§ **Задание**
Перепишите полностью приведённый ниже фрагмент об оценках романа «Белая гвардия», ничего в нём не меняя.

Что же касается оценки хозяина «Недр» Н. С. Ангарского, то здесь свидетельства разнятся. Волошину Ангарский возражал: «Я не согласен с Вами в оценке его романа: роман слаб…» [142; 246] Иначе запомнилось мнение издателя сотруднику «Недр» П. Н. Зайцеву. «Он тоже считал „Белую гвардию“ талантливым произведением, роман произвел на него сильное впечатление реалистическим изображением действительности, живой и сочной подачей людей, их характеров, но Ангарского смущало изображение белогвардейцев, недавних врагов советской власти, которые могли вызвать симпатию и сочувствие у читателей. И, поколебавшись, Н. Ангарский решил поддержать Вересаева: печатать роман нельзя по идеологическим причинам» [142; 500].

«…ты, Леонтьич, с этим романом даже не суйся никуда. Наживешь ты себе неприятности, и придется нам, твоим друзьям, страдать при мысли о твоих мучениях <…> не так велики уж художественные достоинства твоего романа <…> чтобы из-за него тебе идти на Голгофу. Пойми!»

§ **Фрагменты данных**
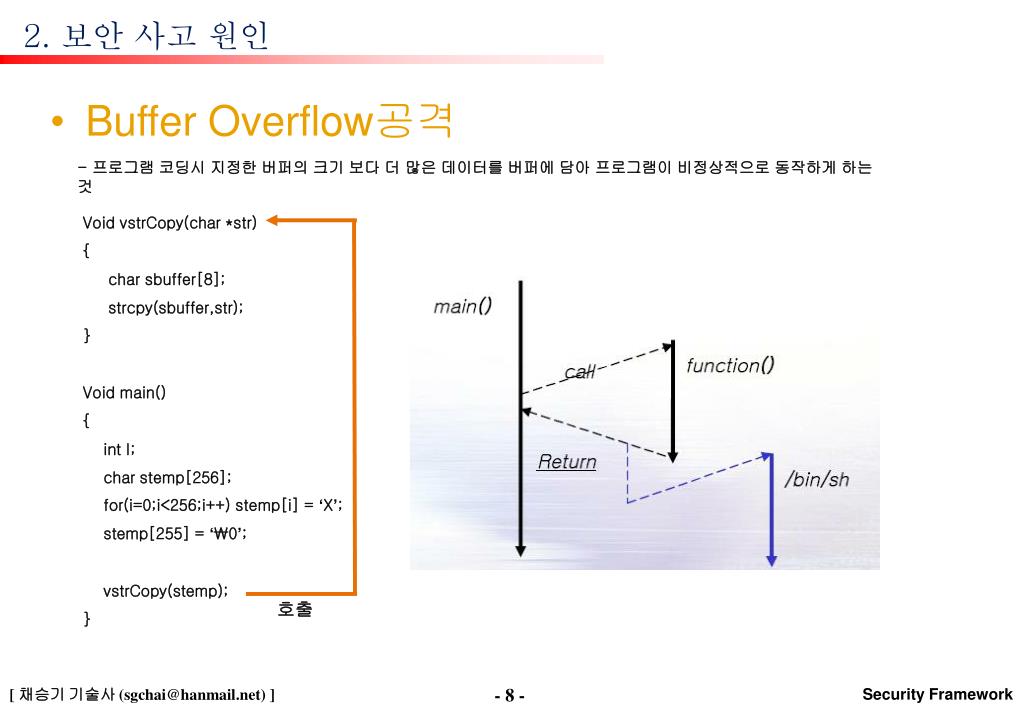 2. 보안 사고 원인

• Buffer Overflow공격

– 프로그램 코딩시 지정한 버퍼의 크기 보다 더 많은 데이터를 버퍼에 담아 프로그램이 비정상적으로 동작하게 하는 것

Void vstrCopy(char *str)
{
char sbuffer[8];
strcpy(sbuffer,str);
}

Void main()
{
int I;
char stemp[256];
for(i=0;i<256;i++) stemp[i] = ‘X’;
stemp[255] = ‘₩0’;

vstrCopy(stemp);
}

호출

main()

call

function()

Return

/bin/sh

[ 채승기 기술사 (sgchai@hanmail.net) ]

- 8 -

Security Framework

---

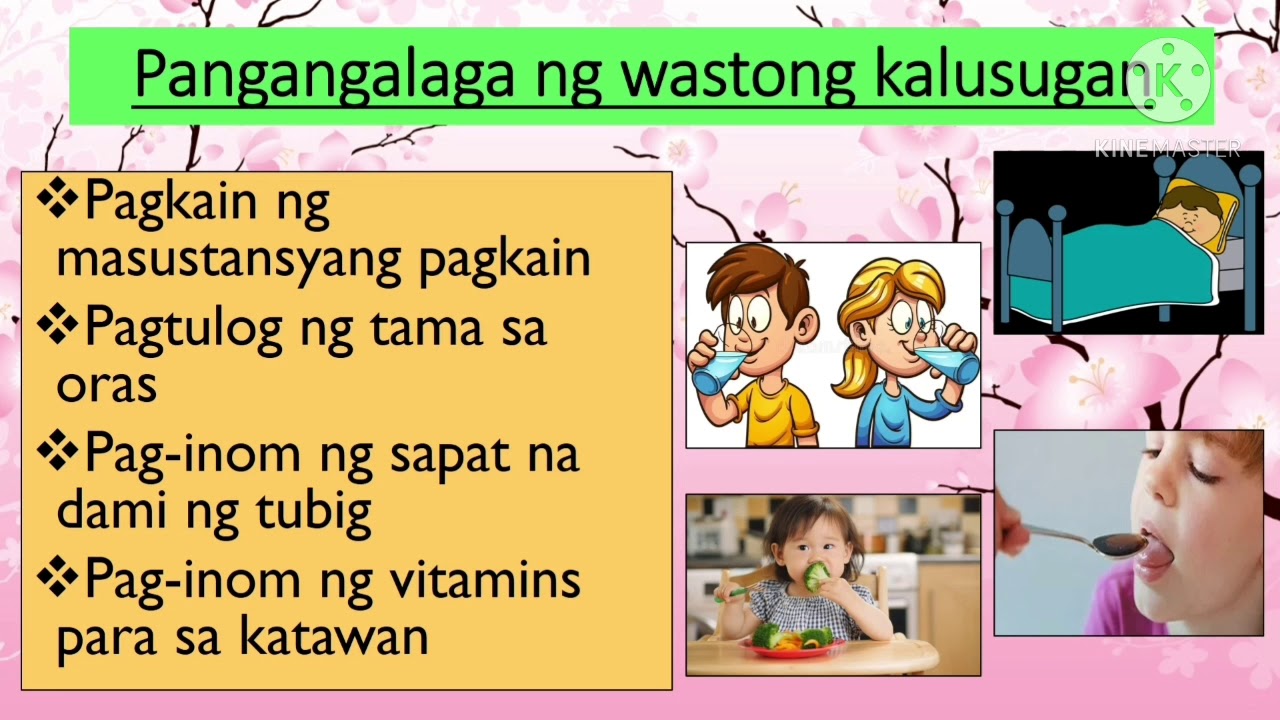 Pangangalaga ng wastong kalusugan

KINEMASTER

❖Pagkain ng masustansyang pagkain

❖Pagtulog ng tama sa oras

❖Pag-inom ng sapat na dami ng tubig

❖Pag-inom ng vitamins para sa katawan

* * *

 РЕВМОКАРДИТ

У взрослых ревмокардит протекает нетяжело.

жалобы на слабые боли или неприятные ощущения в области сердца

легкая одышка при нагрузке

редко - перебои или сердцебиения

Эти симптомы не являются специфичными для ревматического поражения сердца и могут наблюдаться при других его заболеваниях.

§ **Ответ**
Что же касается оценки хозяина «Недр» Н. С. Ангарского, то здесь свидетельства разнятся. Волошину Ангарский возражал: «Я не согласен с Вами в оценке его романа: роман слаб…» [142; 246] Иначе запомнилось мнение издателя сотруднику «Недр» П. Н. Зайцеву. «Он тоже считал „Белую гвардию“ талантливым произведением, роман произвел на него сильное впечатление реалистическим изображением действительности, живой и сочной подачей людей, их характеров, но Ангарского смущало изображение белогвардейцев, недавних врагов советской власти, которые могли вызвать симпатию и сочувствие у читателей. И, поколебавшись, Н. Ангарский решил поддержать Вересаева: печатать роман нельзя по идеологическим причинам» [142; 500].

«…ты, Леонтьич, с этим романом даже не суйся никуда. Наживешь ты себе неприятности, и придется нам, твоим друзьям, страдать при мысли о твоих мучениях <…> не так велики уж художественные достоинства твоего романа <…> чтобы из-за него тебе идти на Голгофу. Пойми!»